L’apprentissage est un sujet récurrent du débat public français. On déplore les insuffisances de ses développements, en comparant ses effectifs avec ceux de l’Allemagne tandis qu’on exalte sa capacité à favoriser l’insertion professionnelle et à éradiquer le chômage des jeunes. Le sujet revient sur la scène en 2018 avec la loi « pour la liberté de choisir son avenir professionnel » (du côté du ministère du Travail), ainsi que la réforme de la voie professionnelle scolaire « Transformer le lycée professionnel : former les talents aux métiers de demain » (du côté du ministère de l’Éducation). Jean-Raymond Masson situe la France parmi les pays européens.
Pour Metis, Jean-Louis Dayan a analysé ces deux réformes dans un article récent (« La formation professionnelle en France : deux systèmes, deux réformes et toujours un problème », septembre 2018) où il déplore l’occasion manquée de remettre en cause la frontière entre « voie scolaire et alternance » afin de construire une « voie professionnelle cohérente et homogène » à l’instar du modèle allemand et de son « système dual ». S’appuyant sur une étude approfondie conduite en 2016, une publication récente du CEDEFOP, « Apprenticeship schemes in European countries-A cross-nation overview » consacrée aux systèmes d’apprentissage en Europe permet d’éclairer ces défis.
La définition retenue pour les systèmes d’apprentissage (apprenticeship) analysés est la suivante : des situations d’apprentissage (au sens de learning) dans une entreprise, associées ou non à des situations de travail, combinées ou non à des situations d’apprentissage au sein d’un établissement d’éducation et de formation, dans le cadre d’un contrat entre l’apprenti (ou apprenant) et l’entreprise (« compulsory learning and/or working in a company, in combination or not with learning at an education and training provider, and the contractual link between the learner and the company »). Cette définition exclut donc les systèmes d’alternance sous statut scolaire ; en revanche elle couvre, en ce qui concerne la France, les contrats d’apprentissage et les contrats de professionnalisation. Partant de là, le CEDEFOP a identifié 30 systèmes différents dans 24 pays parmi l’ensemble des États européens (6 seulement en sont dépourvus : Bulgarie, République tchèque, Lituanie, Malte, Slovénie et Slovaquie). L’analyse porte sur les finalités et les principales fonctions associées à ces dispositifs, ainsi que sur leurs principales modalités d’organisation et de fonctionnement. Malgré cette définition resserrée, l’analyse des finalités révèle une très grande diversité de modèles et propose une typologie au sein de laquelle deux groupes rassemblent l’essentiel des cas de figure (2).

### Liste des tâches
**A)** Répondez à ces questions sur l'extrait :
(i) En quelle année le sujet revient-il avec la loi « pour la liberté de choisir son avenir professionnel » ?
(ii) Combien de systèmes différents le CEDEFOP a-t-il relevés, et dans combien de pays ?
(iii) Quels contrats français la définition retenue couvre-t-elle ?
**B)** Reproduisez l'extrait depuis « Pour Metis, Jean-Louis » jusqu'à « d’éclairer ces défis. », sans rien changer.
Vous n'avez pas besoin de la liste qui suit.

### Données fournies
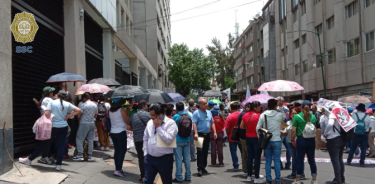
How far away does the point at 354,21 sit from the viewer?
1045 inches

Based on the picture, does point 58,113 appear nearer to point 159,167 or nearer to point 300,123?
point 159,167

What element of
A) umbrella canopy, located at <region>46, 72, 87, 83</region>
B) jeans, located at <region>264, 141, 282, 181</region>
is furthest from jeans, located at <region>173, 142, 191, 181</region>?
umbrella canopy, located at <region>46, 72, 87, 83</region>

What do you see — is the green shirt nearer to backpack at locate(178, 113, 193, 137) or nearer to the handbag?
the handbag

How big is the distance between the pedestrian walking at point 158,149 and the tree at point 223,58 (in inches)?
3246

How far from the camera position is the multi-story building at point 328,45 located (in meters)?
25.4

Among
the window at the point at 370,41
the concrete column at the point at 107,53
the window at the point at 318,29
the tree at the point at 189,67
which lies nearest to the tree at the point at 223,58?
the tree at the point at 189,67

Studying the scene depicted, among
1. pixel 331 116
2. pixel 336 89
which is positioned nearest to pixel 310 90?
pixel 336 89

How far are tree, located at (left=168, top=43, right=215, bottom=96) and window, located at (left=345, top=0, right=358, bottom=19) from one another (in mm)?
28306

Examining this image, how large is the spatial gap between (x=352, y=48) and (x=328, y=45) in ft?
16.1

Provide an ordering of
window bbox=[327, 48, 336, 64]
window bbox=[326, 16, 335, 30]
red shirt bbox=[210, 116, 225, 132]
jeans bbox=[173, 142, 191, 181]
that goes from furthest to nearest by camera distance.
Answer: window bbox=[326, 16, 335, 30]
window bbox=[327, 48, 336, 64]
red shirt bbox=[210, 116, 225, 132]
jeans bbox=[173, 142, 191, 181]

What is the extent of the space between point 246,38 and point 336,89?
128 feet

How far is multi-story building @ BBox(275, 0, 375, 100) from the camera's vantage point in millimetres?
25406

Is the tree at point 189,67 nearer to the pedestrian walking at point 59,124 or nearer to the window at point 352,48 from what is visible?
the window at point 352,48

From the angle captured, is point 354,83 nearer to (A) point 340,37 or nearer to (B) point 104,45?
(A) point 340,37
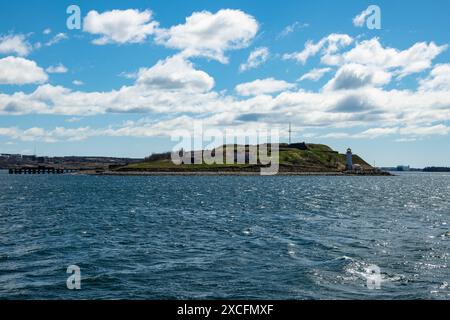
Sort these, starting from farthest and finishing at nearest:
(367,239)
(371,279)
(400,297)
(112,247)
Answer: (367,239) → (112,247) → (371,279) → (400,297)

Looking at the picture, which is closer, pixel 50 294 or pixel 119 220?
pixel 50 294

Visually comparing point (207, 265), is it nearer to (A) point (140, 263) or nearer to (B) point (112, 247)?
(A) point (140, 263)

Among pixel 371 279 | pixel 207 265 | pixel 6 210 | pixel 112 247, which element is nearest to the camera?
pixel 371 279

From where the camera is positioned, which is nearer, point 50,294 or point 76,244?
point 50,294

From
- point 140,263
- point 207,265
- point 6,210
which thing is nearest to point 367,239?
point 207,265

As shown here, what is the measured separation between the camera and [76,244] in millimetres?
42719

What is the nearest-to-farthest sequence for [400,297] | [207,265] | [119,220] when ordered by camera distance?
[400,297]
[207,265]
[119,220]

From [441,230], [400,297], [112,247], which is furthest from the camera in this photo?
[441,230]

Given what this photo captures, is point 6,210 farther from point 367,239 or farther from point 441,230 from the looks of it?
point 441,230

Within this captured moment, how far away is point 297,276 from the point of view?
1197 inches

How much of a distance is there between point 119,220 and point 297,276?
3771 centimetres
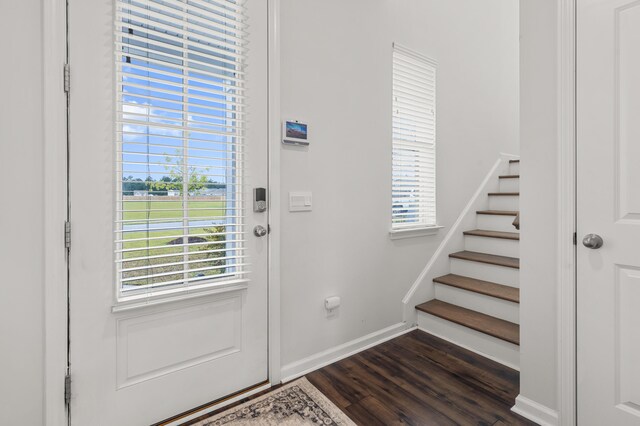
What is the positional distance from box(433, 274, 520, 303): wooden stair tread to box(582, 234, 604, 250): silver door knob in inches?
37.4

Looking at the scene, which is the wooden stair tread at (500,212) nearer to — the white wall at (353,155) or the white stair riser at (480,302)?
the white wall at (353,155)

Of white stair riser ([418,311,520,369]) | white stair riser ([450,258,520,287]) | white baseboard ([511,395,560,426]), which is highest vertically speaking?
white stair riser ([450,258,520,287])

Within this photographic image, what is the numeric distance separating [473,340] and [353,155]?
169 cm

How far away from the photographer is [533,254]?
1665 millimetres

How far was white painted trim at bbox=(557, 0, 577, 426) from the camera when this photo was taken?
1490 millimetres

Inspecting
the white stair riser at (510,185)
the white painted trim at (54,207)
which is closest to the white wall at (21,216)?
the white painted trim at (54,207)

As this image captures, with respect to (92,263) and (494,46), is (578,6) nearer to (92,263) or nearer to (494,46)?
(494,46)

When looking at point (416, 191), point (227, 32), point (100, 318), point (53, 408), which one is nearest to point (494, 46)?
point (416, 191)

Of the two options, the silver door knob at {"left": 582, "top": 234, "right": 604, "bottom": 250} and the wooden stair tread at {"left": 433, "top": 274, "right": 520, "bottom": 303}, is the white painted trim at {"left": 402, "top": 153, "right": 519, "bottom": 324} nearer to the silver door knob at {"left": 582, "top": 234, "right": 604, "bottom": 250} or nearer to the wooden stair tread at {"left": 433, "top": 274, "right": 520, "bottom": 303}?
the wooden stair tread at {"left": 433, "top": 274, "right": 520, "bottom": 303}

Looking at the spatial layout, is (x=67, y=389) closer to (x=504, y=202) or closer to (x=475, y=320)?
(x=475, y=320)

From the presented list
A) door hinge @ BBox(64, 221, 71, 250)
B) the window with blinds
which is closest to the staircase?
the window with blinds

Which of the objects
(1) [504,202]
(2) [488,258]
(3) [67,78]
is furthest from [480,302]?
(3) [67,78]

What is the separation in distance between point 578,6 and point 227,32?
5.90 feet

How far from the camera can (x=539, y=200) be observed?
1.63m
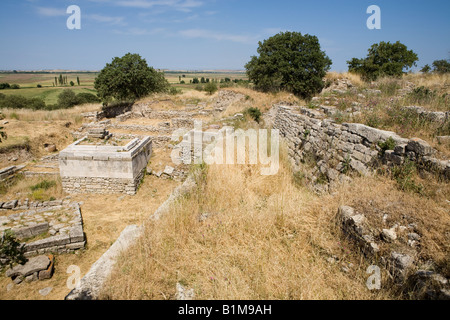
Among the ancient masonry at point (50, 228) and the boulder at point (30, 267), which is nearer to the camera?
the boulder at point (30, 267)

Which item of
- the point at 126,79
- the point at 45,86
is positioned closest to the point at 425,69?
the point at 126,79

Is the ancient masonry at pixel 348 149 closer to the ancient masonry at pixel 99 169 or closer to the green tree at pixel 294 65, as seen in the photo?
the ancient masonry at pixel 99 169

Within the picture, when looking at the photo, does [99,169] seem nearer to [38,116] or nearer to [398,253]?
[398,253]

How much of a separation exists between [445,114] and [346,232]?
3217 mm

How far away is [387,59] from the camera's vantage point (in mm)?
16625

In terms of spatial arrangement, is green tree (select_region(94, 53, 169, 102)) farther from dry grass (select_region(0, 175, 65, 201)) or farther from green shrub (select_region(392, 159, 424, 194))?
green shrub (select_region(392, 159, 424, 194))

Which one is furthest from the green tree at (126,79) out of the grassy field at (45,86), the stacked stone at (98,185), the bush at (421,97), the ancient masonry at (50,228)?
the grassy field at (45,86)

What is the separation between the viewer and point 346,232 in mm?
3133

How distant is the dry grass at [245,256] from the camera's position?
255cm

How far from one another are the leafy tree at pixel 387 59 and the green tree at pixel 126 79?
1936cm

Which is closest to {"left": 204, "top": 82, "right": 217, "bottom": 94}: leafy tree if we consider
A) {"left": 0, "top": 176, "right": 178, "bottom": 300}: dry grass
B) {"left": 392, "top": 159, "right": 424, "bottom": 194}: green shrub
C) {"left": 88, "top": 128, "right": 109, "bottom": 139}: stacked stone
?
{"left": 88, "top": 128, "right": 109, "bottom": 139}: stacked stone

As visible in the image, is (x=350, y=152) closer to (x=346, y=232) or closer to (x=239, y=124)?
(x=346, y=232)

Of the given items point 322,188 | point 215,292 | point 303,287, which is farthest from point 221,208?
point 322,188

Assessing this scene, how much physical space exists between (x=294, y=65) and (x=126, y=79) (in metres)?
15.1
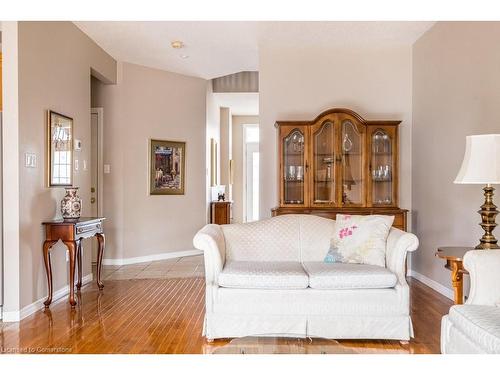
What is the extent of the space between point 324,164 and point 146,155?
9.09ft

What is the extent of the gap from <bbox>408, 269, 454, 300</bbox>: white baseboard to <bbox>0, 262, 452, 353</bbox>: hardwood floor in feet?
0.21

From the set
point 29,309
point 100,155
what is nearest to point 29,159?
point 29,309

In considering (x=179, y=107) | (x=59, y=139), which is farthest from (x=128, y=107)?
(x=59, y=139)

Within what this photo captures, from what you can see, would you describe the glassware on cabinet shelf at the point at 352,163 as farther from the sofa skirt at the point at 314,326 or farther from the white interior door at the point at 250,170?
the white interior door at the point at 250,170

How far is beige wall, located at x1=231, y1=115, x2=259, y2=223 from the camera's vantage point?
1048 cm

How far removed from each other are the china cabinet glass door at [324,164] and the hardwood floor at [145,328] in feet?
4.40

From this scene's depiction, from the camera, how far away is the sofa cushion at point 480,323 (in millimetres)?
1913

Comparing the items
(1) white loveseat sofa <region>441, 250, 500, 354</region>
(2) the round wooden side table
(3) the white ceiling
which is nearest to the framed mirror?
(3) the white ceiling

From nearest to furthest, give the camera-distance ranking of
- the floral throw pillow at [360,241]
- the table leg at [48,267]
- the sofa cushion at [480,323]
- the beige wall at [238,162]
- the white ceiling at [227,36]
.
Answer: the sofa cushion at [480,323] → the floral throw pillow at [360,241] → the table leg at [48,267] → the white ceiling at [227,36] → the beige wall at [238,162]

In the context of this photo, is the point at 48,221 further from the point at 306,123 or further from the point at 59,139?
the point at 306,123

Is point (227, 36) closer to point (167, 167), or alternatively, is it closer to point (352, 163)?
point (352, 163)

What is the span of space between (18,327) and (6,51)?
216 cm

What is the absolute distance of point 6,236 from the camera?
3.71 m

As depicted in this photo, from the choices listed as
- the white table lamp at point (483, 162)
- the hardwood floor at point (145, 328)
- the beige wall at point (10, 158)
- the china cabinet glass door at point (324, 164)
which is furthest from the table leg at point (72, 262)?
the white table lamp at point (483, 162)
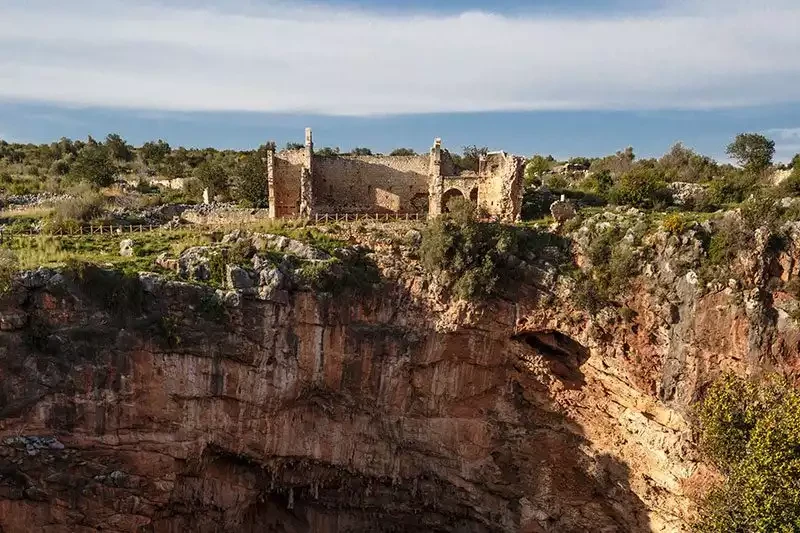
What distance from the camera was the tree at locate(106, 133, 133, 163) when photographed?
165 feet

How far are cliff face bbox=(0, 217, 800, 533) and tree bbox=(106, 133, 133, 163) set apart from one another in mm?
36119

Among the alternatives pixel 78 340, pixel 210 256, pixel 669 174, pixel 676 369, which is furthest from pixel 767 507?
pixel 669 174

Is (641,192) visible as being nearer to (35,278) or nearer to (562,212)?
(562,212)

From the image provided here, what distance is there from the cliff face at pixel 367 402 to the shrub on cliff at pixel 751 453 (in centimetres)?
90

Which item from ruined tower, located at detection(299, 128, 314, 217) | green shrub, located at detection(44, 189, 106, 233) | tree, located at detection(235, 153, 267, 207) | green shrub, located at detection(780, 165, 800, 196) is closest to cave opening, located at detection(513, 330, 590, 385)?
ruined tower, located at detection(299, 128, 314, 217)

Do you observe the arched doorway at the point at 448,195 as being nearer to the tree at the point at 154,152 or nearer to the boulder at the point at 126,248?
the boulder at the point at 126,248

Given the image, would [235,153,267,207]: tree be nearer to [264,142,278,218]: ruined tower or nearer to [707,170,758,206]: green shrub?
[264,142,278,218]: ruined tower

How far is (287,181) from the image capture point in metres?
26.5

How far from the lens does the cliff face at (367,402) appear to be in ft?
58.4

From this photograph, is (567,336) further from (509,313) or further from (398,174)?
(398,174)

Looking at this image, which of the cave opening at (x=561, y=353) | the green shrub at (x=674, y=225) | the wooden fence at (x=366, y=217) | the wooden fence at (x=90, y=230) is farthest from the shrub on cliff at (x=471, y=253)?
the wooden fence at (x=90, y=230)

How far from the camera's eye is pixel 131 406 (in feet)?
60.3

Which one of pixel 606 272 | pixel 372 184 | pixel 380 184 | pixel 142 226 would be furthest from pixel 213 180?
pixel 606 272

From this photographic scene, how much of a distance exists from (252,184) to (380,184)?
8091mm
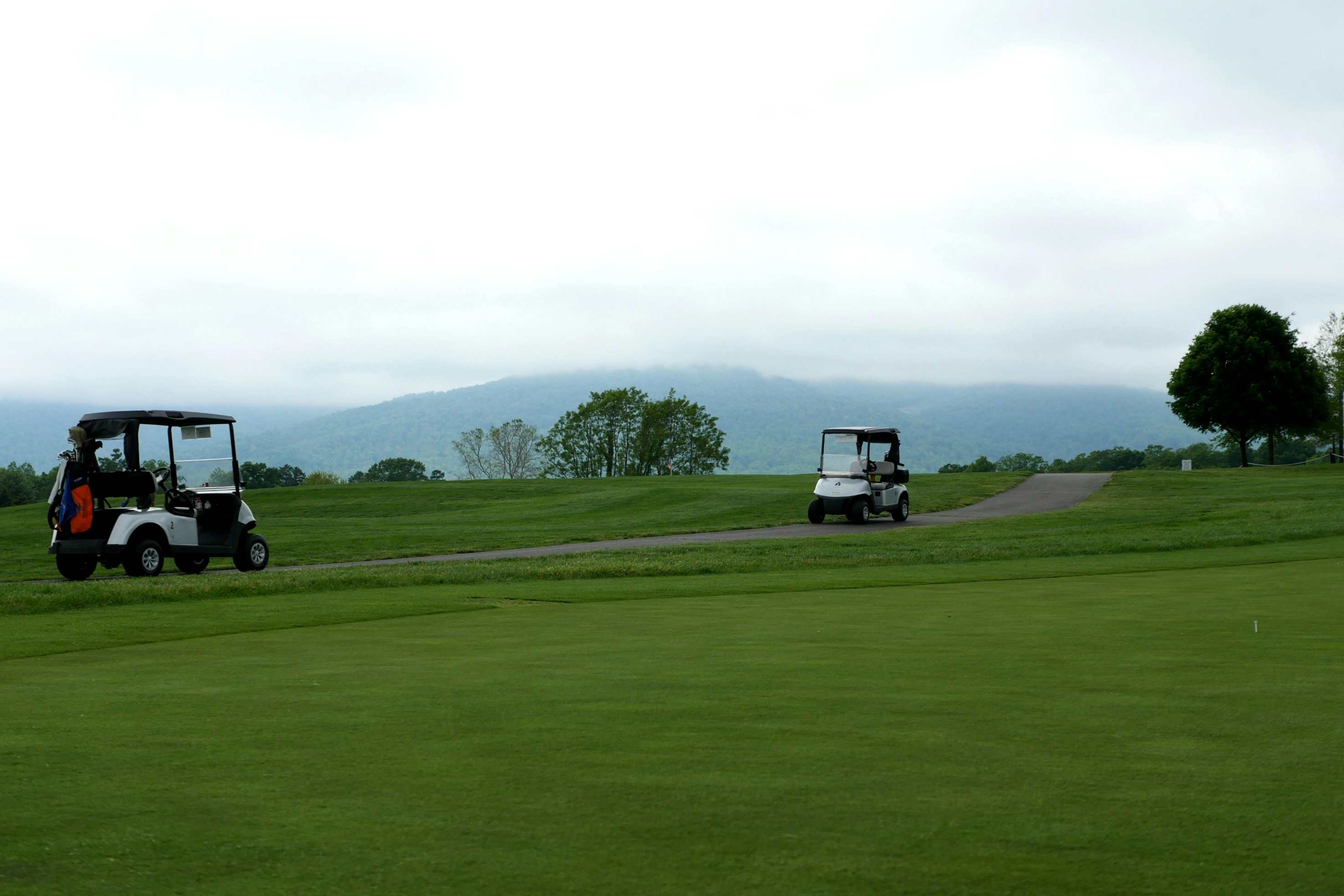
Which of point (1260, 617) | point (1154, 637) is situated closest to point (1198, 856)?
point (1154, 637)

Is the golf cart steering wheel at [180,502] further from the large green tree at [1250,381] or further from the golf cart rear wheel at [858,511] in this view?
the large green tree at [1250,381]

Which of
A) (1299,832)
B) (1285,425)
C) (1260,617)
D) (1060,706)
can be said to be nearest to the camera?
(1299,832)

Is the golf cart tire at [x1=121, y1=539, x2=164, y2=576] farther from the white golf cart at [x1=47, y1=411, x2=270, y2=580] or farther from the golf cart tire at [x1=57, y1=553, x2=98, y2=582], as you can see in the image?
the golf cart tire at [x1=57, y1=553, x2=98, y2=582]

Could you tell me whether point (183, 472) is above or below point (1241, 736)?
above

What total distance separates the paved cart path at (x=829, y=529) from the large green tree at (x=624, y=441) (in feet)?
182

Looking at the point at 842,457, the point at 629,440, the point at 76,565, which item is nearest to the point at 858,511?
the point at 842,457

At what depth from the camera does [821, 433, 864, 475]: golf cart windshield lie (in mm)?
34531

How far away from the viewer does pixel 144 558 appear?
20328mm

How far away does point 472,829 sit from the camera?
4.05m

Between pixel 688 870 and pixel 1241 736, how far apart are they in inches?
129

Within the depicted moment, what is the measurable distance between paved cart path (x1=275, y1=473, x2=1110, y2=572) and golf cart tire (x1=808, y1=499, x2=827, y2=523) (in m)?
0.22

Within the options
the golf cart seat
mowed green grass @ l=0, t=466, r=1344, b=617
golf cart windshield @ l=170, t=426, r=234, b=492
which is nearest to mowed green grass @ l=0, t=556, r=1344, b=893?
mowed green grass @ l=0, t=466, r=1344, b=617

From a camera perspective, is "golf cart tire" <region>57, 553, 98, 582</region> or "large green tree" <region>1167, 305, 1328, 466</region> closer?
"golf cart tire" <region>57, 553, 98, 582</region>

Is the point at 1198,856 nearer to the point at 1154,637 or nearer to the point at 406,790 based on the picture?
the point at 406,790
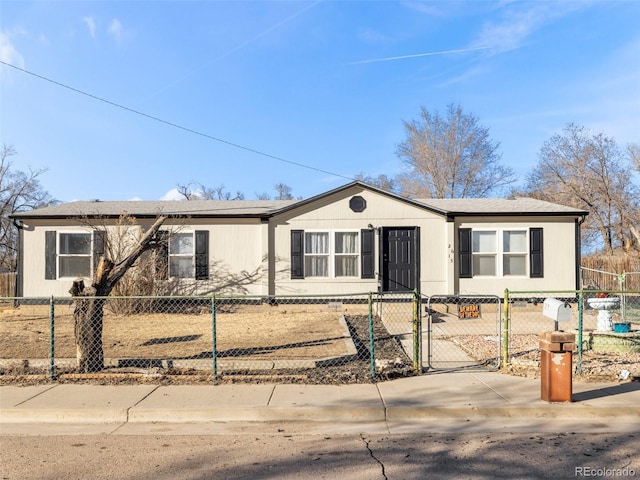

### Réponses par tâche
**A)**
(i) En 2018.
(ii) 30 systèmes, dans 24 pays.
(iii) Les contrats d'apprentissage et les contrats de professionnalisation.

**B)**
Pour Metis, Jean-Louis Dayan a analysé ces deux réformes dans un article récent (« La formation professionnelle en France : deux systèmes, deux réformes et toujours un problème », septembre 2018) où il déplore l’occasion manquée de remettre en cause la frontière entre « voie scolaire et alternance » afin de construire une « voie professionnelle cohérente et homogène » à l’instar du modèle allemand et de son « système dual ». S’appuyant sur une étude approfondie conduite en 2016, une publication récente du CEDEFOP, « Apprenticeship schemes in European countries-A cross-nation overview » consacrée aux systèmes d’apprentissage en Europe permet d’éclairer ces défis.